=== Questions on the material ===
1. From the passage on TI calculators and standardized tests, list every kind of program or stored material that it names as something that could be added to or run on the calculators.
2. Write the next part of the passage on TI calculators and standardized tests, picking up after its final sentence.

=== Document passage ===
They _don't_ have a point
Even before we factored the signing keys, the seven Flash-able models of the TI-Z80 and TI-68k series were, for years, programmable way more than enough for the purpose of adding loads of cheat sheets and cheat programs and using them in standardized tests.
(that is, unless the RAM + Flash of all calculators were forcefully reset before the test, which is far from being done 100% of the time, AFAIK).
All that was needed is the use of assembly programs and FlashApps, all of which can take advantage of officially-documented OS-level hooks TI put in their OS. There's been a while since someone made a program that catches, upon the pressing of ENTER, the commands entered by the user, and returns garbage answers to the user (e.g 2 + 2 [ENTER] gives 123).

=== Raw data ===

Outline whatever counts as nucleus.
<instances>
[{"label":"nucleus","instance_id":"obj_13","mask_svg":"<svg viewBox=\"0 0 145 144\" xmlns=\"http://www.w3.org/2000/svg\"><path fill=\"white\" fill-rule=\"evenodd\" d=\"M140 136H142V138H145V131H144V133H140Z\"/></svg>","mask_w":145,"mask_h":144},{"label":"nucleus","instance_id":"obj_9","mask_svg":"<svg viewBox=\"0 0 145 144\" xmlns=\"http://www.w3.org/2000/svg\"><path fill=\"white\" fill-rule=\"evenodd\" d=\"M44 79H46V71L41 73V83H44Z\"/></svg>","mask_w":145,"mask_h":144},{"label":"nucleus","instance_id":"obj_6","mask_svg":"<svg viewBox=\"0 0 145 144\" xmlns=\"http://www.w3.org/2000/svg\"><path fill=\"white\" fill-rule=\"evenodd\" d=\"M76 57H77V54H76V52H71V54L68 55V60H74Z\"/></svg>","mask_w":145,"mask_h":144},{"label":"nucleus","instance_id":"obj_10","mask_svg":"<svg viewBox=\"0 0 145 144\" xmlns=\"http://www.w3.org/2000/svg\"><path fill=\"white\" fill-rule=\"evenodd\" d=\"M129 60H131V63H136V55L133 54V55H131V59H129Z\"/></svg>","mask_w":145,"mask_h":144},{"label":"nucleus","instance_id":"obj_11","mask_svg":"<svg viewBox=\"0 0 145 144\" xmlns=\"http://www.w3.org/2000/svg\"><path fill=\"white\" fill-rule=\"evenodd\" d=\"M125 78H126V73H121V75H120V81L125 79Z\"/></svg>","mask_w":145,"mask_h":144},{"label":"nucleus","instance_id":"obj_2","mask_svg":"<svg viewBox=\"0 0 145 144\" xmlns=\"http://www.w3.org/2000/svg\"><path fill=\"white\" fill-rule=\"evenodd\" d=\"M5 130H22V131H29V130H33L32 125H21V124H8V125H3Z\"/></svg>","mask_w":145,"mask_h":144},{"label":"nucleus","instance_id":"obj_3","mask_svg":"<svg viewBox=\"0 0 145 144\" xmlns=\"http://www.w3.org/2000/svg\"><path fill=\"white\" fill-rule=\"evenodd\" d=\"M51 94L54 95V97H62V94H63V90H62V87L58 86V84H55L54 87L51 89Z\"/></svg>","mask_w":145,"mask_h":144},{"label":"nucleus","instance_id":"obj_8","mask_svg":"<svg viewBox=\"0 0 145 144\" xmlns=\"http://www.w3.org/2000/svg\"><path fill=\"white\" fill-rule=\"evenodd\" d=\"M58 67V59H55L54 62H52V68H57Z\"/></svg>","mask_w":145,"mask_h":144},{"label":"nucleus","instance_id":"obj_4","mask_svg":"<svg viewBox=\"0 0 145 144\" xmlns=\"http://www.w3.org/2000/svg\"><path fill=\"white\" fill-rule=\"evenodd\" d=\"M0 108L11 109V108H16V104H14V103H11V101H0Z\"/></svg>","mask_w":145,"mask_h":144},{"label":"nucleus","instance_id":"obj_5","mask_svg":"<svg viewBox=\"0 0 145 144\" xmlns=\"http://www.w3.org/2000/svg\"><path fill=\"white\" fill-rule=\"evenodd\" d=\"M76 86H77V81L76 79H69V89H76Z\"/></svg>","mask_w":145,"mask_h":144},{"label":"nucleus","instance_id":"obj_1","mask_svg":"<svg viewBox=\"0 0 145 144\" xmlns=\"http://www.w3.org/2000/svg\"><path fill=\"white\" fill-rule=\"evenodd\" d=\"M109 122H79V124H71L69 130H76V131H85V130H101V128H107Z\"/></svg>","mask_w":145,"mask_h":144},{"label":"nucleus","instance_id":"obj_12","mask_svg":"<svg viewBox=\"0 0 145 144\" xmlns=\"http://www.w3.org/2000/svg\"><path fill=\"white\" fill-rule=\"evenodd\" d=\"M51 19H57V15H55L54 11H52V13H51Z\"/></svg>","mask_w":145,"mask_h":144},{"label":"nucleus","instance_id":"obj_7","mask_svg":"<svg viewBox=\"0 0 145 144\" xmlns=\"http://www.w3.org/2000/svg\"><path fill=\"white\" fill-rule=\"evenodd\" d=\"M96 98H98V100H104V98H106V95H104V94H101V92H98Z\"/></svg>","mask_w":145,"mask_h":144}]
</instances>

=== Responses to the tasks ===
1. cheat sheets, cheat programs, assembly programs, FlashApps

2.
Therefore, if cheating is /truly/ a concern of the standardized tests' regulation bodies, they should *never* have allowed programmable calculators in the first place (and TI calculators even less than most other, less-moddable models). They'd be full of fail if, in the light of the factoring of TI's public keys (and therefore, the deduction of TI's private keys), they decided to ban TI calculators, and only TI calculators.
All nine keys of TI-68k calculators, and all seven keys of TI-Z80 calculators (one key is common to both families), can be obtained as *clear text* (let me re-state that: we *didn't* break into any encrypted content), from e.g. OS upgrades, boot code dumps and developer certificates. The factors of one of the keys were released by TI themselves as part of the TI-Z80 SDK.
Developer certificates were formerly sent by TI to people who wanted to program FlashApps and test them on their own real calculators. TI's support going silent for a long while, both for developer certificate and FlashApp signing requests, thereby preventing progress, was one of the main reasons behind the factoring of the 4 TI-68k and 3 TI-Z80 FlashApp keys.